The median age in the city was 45.8 years. 20.9% of residents were under the age of 18; 5.3% were between the ages of 18 and 24; 23% were from 25 to 44; 27.6% were from 45 to 64; and 23.4% were 65 years of age or older. The gender makeup of the city was 49.9% male and 50.1% female.

===2000 census===
As of the census of 2000, there were 713 people, 297 households, and 182 families residing in the city. The population density was 752.7 PD/sqmi. There were 351 housing units at an average density of 370.6 /sqmi. The racial makeup of the city was 93.97% White, 4.91% Native American, 0.14% Asian, and 0.98% from two or more races. Hispanic or Latino of any race were 0.70% of the population.

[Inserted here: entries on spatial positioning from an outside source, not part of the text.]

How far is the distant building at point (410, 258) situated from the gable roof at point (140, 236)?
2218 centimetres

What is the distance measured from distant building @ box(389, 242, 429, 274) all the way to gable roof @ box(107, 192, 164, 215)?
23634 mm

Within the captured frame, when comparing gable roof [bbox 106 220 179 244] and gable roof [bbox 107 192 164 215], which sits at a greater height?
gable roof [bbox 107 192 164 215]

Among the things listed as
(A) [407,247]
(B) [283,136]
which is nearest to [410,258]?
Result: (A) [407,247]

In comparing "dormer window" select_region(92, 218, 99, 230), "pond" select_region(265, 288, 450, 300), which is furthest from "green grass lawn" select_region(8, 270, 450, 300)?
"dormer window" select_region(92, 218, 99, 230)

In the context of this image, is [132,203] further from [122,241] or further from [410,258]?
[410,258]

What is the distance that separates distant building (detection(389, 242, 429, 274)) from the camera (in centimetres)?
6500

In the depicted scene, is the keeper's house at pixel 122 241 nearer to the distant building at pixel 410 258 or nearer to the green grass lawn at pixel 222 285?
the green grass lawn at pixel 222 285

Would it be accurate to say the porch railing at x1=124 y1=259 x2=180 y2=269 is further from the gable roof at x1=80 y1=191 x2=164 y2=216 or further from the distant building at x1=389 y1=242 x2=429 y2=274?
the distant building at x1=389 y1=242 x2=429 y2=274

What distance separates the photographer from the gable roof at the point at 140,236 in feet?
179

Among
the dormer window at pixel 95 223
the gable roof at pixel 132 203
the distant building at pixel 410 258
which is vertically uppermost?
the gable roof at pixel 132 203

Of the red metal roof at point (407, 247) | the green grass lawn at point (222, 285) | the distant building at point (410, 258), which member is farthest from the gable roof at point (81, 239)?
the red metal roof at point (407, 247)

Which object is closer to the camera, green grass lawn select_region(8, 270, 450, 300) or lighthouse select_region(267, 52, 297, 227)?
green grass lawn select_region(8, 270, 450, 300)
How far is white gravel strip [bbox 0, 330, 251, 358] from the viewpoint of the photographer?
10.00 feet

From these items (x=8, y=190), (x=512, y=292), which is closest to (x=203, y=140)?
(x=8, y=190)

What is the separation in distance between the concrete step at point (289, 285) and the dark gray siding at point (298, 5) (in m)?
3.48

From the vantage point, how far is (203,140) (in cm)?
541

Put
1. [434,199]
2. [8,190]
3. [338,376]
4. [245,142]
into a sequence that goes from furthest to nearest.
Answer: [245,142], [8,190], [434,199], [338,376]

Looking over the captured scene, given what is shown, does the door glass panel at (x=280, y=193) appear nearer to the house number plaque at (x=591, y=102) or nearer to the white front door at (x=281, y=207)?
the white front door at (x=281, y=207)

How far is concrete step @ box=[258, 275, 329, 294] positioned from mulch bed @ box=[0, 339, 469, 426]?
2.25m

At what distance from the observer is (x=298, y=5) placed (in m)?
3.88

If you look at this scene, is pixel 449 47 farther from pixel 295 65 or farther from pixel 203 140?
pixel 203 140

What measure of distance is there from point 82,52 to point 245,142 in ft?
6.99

There were 297 households, out of which 28.3% had children under the age of 18 living with them, 50.8% were married couples living together, 8.1% had a female householder with no husband present, and 38.4% were non-families. 36.4% of all households were made up of individuals, and 22.6% had someone living alone who was 65 years of age or older. The average household size was 2.22 and the average family size was 2.91.

In the city, the population was spread out, with 24.1% under the age of 18, 5.2% from 18 to 24, 23.0% from 25 to 44, 22.0% from 45 to 64, and 25.7% who were 65 years of age or older. The median age was 43 years. For every 100 females, there were 82.4 males. For every 100 females age 18 and over, there were 78.5 males.

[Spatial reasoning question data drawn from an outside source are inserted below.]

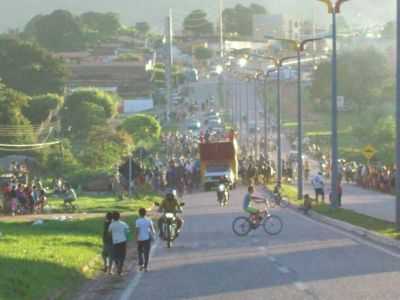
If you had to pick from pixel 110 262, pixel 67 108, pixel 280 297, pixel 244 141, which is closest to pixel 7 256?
pixel 110 262

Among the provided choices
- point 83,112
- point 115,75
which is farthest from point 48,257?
point 115,75

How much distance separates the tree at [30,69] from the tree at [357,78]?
2874cm

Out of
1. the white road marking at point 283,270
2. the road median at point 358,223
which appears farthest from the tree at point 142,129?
the white road marking at point 283,270

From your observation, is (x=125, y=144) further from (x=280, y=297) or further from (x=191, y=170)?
(x=280, y=297)

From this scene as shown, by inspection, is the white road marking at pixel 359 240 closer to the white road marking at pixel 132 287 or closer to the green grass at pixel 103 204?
the white road marking at pixel 132 287

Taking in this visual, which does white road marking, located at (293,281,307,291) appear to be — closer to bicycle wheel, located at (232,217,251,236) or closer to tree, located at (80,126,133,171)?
bicycle wheel, located at (232,217,251,236)

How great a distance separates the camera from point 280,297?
1759cm

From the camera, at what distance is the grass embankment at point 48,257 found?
18.5 m

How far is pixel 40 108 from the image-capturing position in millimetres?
101688

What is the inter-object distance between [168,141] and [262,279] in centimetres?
7785

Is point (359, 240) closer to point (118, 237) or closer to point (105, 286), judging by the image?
point (118, 237)

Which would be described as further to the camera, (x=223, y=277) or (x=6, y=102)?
(x=6, y=102)

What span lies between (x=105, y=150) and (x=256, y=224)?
46.8 m

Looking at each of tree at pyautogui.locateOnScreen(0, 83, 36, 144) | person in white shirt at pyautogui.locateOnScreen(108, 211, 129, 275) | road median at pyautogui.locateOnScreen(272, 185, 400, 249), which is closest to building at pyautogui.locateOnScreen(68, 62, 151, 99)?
tree at pyautogui.locateOnScreen(0, 83, 36, 144)
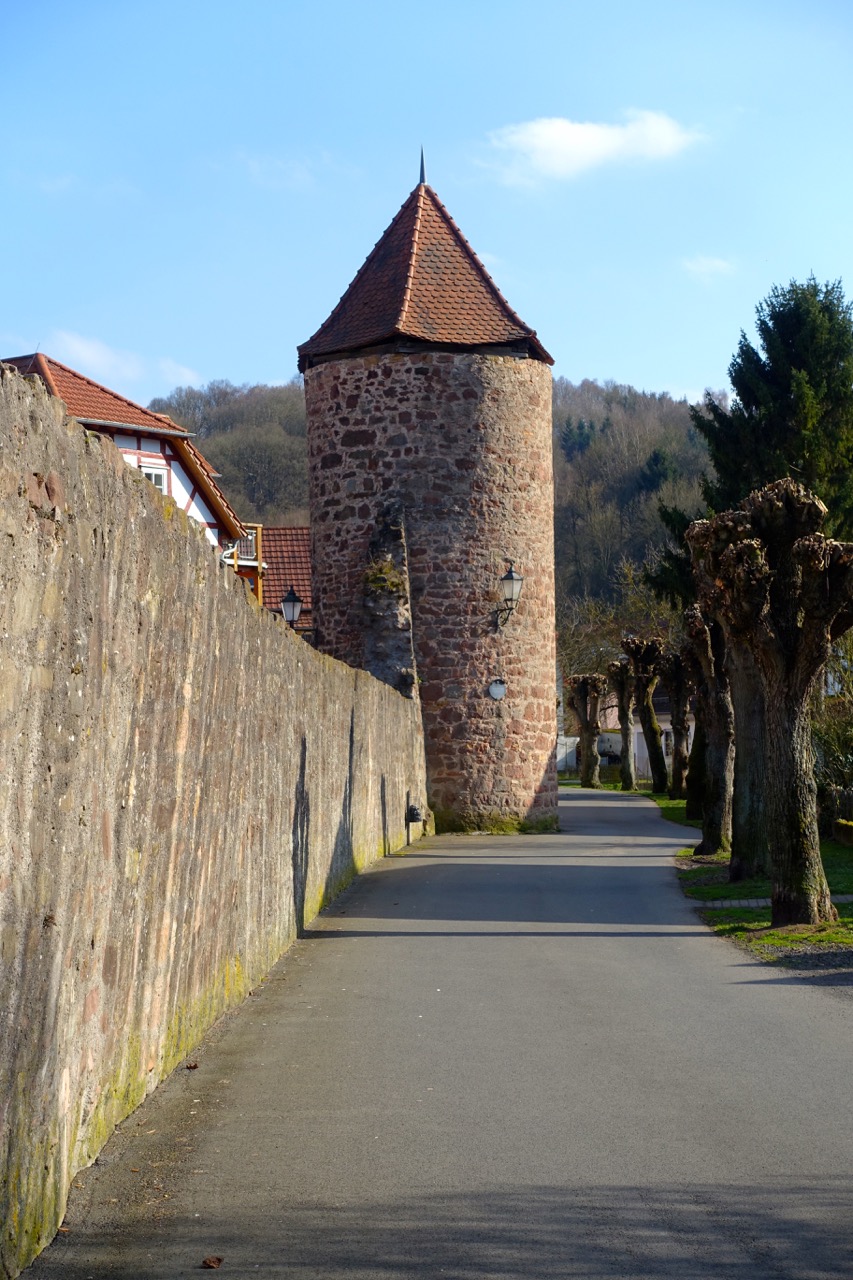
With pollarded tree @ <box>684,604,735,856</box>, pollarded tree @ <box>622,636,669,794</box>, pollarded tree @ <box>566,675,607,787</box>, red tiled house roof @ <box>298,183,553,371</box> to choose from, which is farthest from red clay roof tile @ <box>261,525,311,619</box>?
pollarded tree @ <box>684,604,735,856</box>

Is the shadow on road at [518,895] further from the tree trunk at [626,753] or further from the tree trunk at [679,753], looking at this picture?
the tree trunk at [626,753]

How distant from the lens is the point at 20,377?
3.85m

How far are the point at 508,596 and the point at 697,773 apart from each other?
692 centimetres

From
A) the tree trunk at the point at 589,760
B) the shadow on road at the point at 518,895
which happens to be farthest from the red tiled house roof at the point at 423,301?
the tree trunk at the point at 589,760

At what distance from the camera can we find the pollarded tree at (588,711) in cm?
5097

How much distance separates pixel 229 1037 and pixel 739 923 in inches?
244

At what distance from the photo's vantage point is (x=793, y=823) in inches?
484

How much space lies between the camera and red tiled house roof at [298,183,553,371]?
25484mm

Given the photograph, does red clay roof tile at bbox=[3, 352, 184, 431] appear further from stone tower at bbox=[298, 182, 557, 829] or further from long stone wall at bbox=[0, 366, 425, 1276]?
long stone wall at bbox=[0, 366, 425, 1276]

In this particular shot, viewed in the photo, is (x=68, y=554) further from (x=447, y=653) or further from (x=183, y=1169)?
(x=447, y=653)

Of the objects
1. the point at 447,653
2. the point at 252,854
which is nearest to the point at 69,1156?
the point at 252,854

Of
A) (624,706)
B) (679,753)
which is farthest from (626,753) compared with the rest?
(679,753)

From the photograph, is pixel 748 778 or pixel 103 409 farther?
pixel 103 409

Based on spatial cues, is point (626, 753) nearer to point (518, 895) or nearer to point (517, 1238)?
point (518, 895)
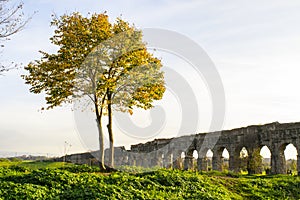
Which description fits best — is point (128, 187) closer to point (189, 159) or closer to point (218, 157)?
point (218, 157)

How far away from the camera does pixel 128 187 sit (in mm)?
14703

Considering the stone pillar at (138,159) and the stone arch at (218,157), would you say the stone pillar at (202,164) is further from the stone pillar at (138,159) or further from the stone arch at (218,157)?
the stone pillar at (138,159)

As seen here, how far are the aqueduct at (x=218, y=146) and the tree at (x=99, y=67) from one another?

The median income for a household in the city was $32,750, and the median income for a family was $40,341. Males had a median income of $34,583 versus $20,208 for females. The per capita income for the city was $17,173. About 10.0% of families and 12.8% of the population were below the poverty line, including 12.2% of those under age 18 and 17.4% of those age 65 or over.

==Education==
It is zoned to the Killdeer School District.

==Climate==
This climatic region is typified by large seasonal temperature differences, with warm to hot (and often humid) summers and cold (sometimes severely cold) winters. According to the Köppen Climate Classification system, Killdeer has a humid continental climate, abbreviated "Dfb" on climate maps.